Boateng zieht einen Vorhang weg, den viele Deutsche haben. Er gewährt Einblick in die Schattenwelten des Landes. Es bleibt nur zu hoffen, dass seine Kollegen Manuel Neuer und Thomas Müller dieses Interview auswendig gelernt haben; schließlich hatten sie sich nicht entblödet zu behaupten, “von Rassismus im Sport und in der Nationalmannschaft kann keine Rede sein” (Thomas Müller) oder der DFB müsse nun “auch wieder die Spieler da haben, die wirklich stolz sind, für die Nationalmannschaft zu spielen, und alles dafür zu geben, für das eigene Land zu spielen” (Manuel Neuer).

Boateng hielt als einer von wenigen zu Özil – das ehrt ihn (Bild: Reuters)
Boateng hielt als einer von wenigen zu Özil – das ehrt ihn (Bild: Reuters)

Der eine Torpfosten redet also Rassismus nonchalant weg als wäre er der neue Houdini, und der andere Torpfosten deutet an, dass in der deutschen Nationalmannschaft einige Charaktere gewesen wären, die nicht genügend Stolz besessen hätten.
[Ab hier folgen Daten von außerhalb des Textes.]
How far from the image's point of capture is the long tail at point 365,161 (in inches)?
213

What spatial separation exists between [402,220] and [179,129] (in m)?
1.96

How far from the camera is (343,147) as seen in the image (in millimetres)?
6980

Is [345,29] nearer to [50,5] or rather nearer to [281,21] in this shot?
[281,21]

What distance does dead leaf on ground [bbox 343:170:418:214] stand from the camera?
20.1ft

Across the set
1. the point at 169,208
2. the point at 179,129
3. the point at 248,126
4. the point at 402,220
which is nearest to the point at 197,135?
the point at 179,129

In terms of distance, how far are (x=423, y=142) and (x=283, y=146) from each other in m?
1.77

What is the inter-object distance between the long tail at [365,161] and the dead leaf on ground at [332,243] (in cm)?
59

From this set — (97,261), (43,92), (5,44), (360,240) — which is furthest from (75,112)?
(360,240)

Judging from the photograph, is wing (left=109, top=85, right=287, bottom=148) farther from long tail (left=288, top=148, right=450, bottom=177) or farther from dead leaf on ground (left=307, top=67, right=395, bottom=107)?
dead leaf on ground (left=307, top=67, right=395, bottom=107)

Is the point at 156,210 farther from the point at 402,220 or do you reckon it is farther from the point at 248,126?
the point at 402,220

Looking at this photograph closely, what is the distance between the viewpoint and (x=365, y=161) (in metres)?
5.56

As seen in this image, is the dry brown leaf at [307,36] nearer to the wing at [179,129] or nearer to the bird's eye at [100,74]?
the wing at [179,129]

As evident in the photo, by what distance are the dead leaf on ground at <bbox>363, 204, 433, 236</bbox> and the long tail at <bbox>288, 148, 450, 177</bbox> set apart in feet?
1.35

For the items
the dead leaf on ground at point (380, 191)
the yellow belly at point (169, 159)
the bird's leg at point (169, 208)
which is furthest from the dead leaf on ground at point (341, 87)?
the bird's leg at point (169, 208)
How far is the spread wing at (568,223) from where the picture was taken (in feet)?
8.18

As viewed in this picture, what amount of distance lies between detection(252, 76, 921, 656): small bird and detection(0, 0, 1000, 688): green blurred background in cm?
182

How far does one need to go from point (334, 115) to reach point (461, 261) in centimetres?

Überflüssig zu schreiben, dass die beiden sich im Zusammenhang des Rücktritts von Mesut Özil äußerten – und seinen Rassismusvorwürfen gegenüber dem DFB. Wohlgemerkt nicht gegenüber der Nationalmannschaft, aber so weit wollte Müller dann wohl nicht denken.

Was zu befürchten ist

Eigentlich hätten eher die beiden dafür aus der Nationalmannschaft zurücktreten müssen; belassen wir es aber dabei, sie nicht unbedingt in den Kandidatenkreis für die Person des Jahres 2018 einzubeziehen.

Und wenn die beiden sich zusammennehmen und hineinschauen, wozu Boateng sie mit seinem weggezogenen Vorhang einlädt, dann lesen sie über seine Töchter: “Sie sind sieben Jahre alt. Bald werde ich mit ihnen über das Thema sprechen müssen.” Und weiter: Dass es Orte in Deutschland gebe, zu denen er seine Töchter nicht fahren lassen würde. Boateng spricht in dem Zusammenhang von Marzahn oder Weißensee – “mit anderer Hautfarbe hast du da immer etwas zu befürchten”.

Und natürlich hat er damit recht. Überflüssig festzustellen, dass er zu den wenigen Nationalspielern gehörte, die Özil in seiner sicherlich schmerzvollen Phase rund um seinen Rücktritt ein wenig Wärme gaben.

“Wo waren die Mitspieler, die sich bei Mesut bedankt haben?”, fragte er in einem Interview mit der “Süddeutschen Zeitung”. “Anscheinend haben viele sich nicht zu äußern getraut, weil sie gedacht haben, dass das bei den deutschen Fans nicht so gut ankommt.” Özil sei ein toller Spieler, der den deutschen Fußball verändert habe, sagte Boateng. “Eine Nummer 10 mit Migrationshintergrund! Dem muss man Danke sagen.”

Dafür sagen wir an dieser Stelle Danke.